• **Short exercise 1**
Update the listing lines between the one containing "Is blue round protest sign (bbox(253, 0, 416, 200))" and the end of the listing, inclusive, changing "nearer" to "closer" and keeping everything else the same.

• **Selected excerpt**
## BEGIN

Madame la Présidente?

      Royal has challenged the hierarchical system of the male-dominated French left. Rather than wait around helping the ageing men who run the socialist party – “les éléphants” – she has attracted cult status and an army of devoted supporters of her movement, Désirs d’Avenir – “Wishes for the Future”. They tirelessly campaign for her unpaid, and believe that she alone can rescue France from the depression and glaring social inequalities of 12 years under President Jacques Chirac.

France certainly has problems. Youth unemployment is high, violent crime is rising and many fear that last year’s riots in the run-down, immigrant suburbs, where teenagers say racism ruins their lives, could rapidly erupt again. The centre-right presidential hopeful Nicolas Sarkozy, the charismatic interior minister, is making no secret of trying to appeal to far-right sympathisers with his tough position on immigration.

Royal’s huge popular support makes her seem the only Socialist capable of winning the presidential race. But the elephants will not go down without a fight. They say she is inexperienced, and her popularity cannot last. “It is going to be nasty,” admits one Royal supporter.

## END

• **Short exercise 2**
Print the passage of the article on Royal between "Madame la Présidente?" and "President Jacques Chirac.", inclusive, word for word.

Rows of spatial question data:
## BEGIN

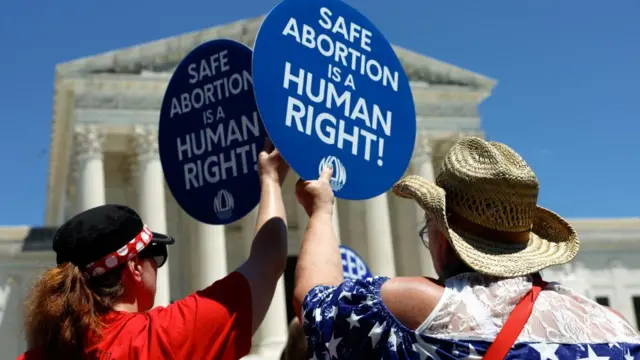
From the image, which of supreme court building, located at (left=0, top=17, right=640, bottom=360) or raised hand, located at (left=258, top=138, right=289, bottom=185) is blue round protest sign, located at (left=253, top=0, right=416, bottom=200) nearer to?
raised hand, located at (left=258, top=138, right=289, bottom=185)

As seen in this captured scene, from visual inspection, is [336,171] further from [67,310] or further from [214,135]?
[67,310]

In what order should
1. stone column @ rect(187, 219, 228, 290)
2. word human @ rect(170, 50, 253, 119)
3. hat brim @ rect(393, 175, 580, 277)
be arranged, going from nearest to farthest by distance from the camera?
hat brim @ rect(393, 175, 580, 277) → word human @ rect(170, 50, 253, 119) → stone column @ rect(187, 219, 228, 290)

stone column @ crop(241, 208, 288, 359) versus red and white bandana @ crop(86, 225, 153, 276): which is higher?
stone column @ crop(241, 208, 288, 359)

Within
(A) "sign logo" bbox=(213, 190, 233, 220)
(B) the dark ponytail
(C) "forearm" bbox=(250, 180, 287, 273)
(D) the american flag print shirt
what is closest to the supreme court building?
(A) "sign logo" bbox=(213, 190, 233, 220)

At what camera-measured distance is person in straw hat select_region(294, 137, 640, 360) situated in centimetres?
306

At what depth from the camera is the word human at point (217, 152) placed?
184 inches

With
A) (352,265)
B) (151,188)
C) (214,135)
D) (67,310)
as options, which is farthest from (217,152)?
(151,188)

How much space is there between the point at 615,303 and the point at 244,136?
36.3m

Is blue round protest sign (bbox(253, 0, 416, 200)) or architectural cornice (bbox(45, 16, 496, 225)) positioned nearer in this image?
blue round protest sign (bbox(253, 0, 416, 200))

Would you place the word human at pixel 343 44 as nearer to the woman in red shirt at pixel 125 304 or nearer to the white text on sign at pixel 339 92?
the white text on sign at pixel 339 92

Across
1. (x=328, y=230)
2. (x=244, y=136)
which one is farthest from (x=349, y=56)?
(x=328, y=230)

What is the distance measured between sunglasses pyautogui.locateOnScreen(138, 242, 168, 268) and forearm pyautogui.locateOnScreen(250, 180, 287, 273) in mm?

## END

• **Written reply 1**
Is blue round protest sign (bbox(253, 0, 416, 200)) or architectural cornice (bbox(45, 16, 496, 225)) positioned closer in this image?
blue round protest sign (bbox(253, 0, 416, 200))

Would you place the word human at pixel 343 44 as closer to the woman in red shirt at pixel 125 304 or closer to the white text on sign at pixel 339 92?
the white text on sign at pixel 339 92

Across
1. (x=328, y=230)
2. (x=244, y=136)
which one is farthest from (x=349, y=56)?
(x=328, y=230)

What is the distance measured between sunglasses pyautogui.locateOnScreen(138, 242, 168, 268) and forearm pyautogui.locateOnScreen(250, 180, 287, 273) in mm?

• **Written reply 2**
Madame la Présidente?

      Royal has challenged the hierarchical system of the male-dominated French left. Rather than wait around helping the ageing men who run the socialist party – “les éléphants” – she has attracted cult status and an army of devoted supporters of her movement, Désirs d’Avenir – “Wishes for the Future”. They tirelessly campaign for her unpaid, and believe that she alone can rescue France from the depression and glaring social inequalities of 12 years under President Jacques Chirac.